Could you look in your bookstore and see if there is a book to teach someone how to draw? I’ll pay for it, once I figure out how to do that.

Your friend,

Hope Wolfsong

CHAPTER 4

Moonsday, Messis 6

John Wolfgard looked at Vlad, then focused on Simon. “Are you sure?”

“We’re sure,” Simon replied. “You know how to run a bookstore, and you know how to work with humans. And having another Wolf in Bennett would be a good thing.” He studied the other Wolf before adding, “I’m not telling you that you have to go. It’s your choice. There are only two other Wolves there right now, so it will be a small pack for hunting prey.”

“But you won’t have to depend on what you catch being the only food available,” Vlad said. “Bennett has plenty of food for the next few months or more.”

John thought for a moment. “Is one of the other Wolves dominant?”
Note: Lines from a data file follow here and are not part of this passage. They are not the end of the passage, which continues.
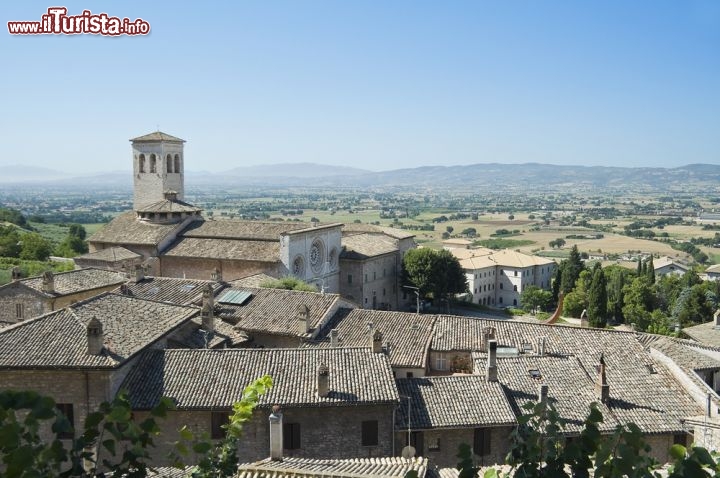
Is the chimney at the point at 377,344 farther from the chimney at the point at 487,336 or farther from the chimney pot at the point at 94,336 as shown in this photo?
the chimney pot at the point at 94,336

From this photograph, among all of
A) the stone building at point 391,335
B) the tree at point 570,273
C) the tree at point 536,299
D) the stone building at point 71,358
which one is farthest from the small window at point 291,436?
the tree at point 570,273

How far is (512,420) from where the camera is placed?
18.3m

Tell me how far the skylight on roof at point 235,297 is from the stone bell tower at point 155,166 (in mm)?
24001

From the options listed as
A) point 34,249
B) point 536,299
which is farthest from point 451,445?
point 34,249

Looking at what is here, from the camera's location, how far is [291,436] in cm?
1722

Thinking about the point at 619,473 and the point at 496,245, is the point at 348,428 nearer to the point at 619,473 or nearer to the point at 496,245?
the point at 619,473

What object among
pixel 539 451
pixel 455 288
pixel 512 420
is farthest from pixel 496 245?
pixel 539 451

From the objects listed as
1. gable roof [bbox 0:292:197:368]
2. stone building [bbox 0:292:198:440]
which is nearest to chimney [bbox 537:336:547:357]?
gable roof [bbox 0:292:197:368]

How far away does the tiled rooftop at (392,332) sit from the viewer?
81.7 ft

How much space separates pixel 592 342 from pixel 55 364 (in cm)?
1789

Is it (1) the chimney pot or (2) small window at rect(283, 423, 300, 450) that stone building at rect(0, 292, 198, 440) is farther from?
(2) small window at rect(283, 423, 300, 450)

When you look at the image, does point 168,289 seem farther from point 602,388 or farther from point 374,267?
point 374,267

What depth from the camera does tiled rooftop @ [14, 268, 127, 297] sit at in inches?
1166

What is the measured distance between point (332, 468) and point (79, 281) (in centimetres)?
2259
“Virgil,” Simon said. He’d wondered how Virgil and Tolya had confirmed which of them was the dominant predator. Since Tolya was still in charge of the town and, as sheriff, Virgil technically worked for him, the Wolf must have realized instinctively how deadly the Sanguinati could be.
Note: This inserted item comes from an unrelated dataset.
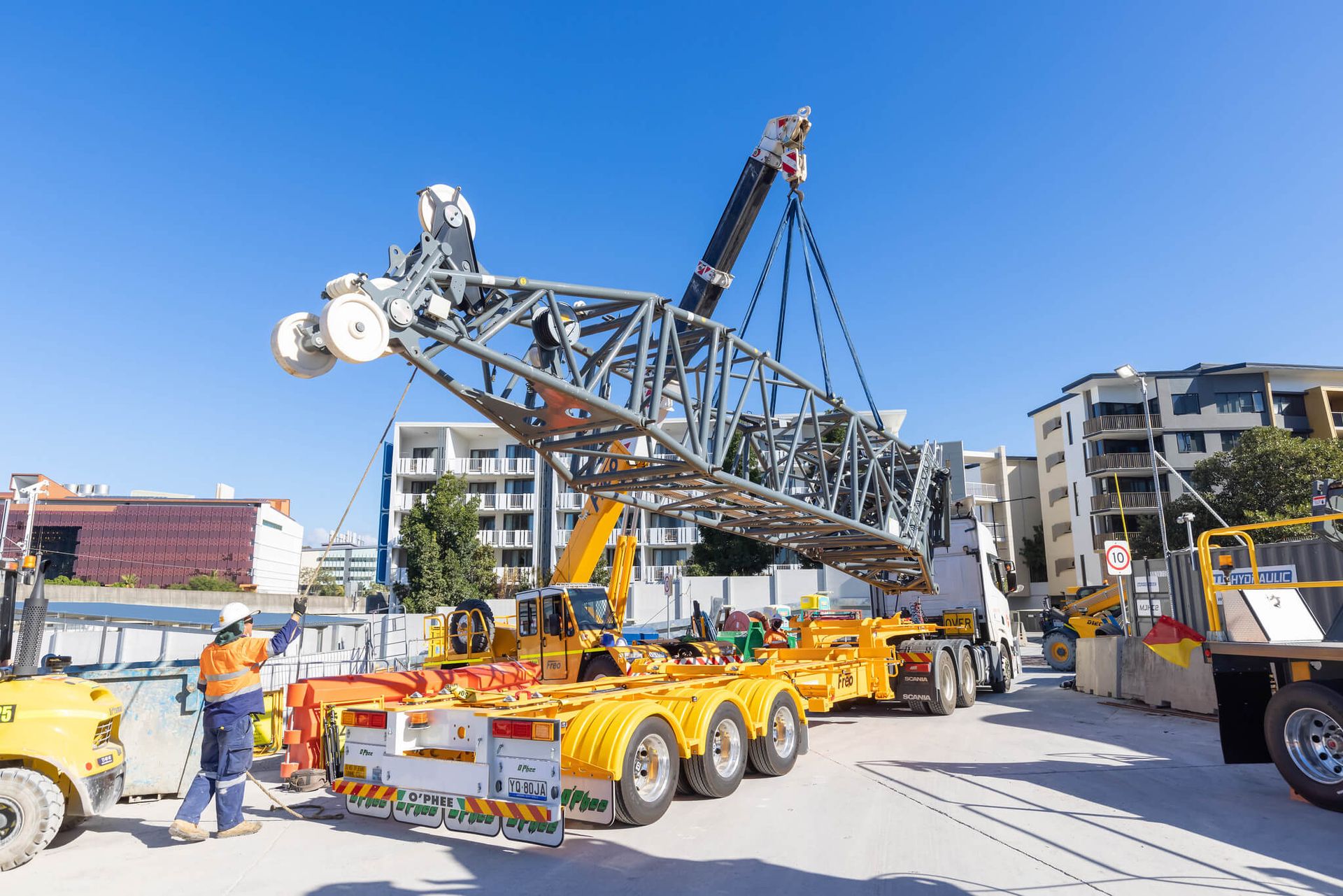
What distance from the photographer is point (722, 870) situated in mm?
5867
“When do I leave?” John asked.

“As soon as possible. They need to get the stores up and running again. I’ll write the travel letter this evening.”

“Perhaps John should hold off catching the train for a day or two,” Vlad said. “It will be easier if a group travels together, especially if there are Simple Life folk among Bennett’s prospective new residents.”

Simon nodded. The first day of the job fair began in a couple of hours—the farm and ranch workers. He hoped there would be a few humans suitable to send out to help the residents of Bennett and Prairie Gold.

When John left to pack his belongings and consider his new assignment, Simon let out a sigh. The good-natured Wolf had been a great help during the years when Howling Good Reads was open to the general public. But now the Courtyard stores would serve a different, more enclosed purpose, and John’s easy temper would be more valuable to Tolya in a place where neither humans nor terra indigene had had much contact with one another.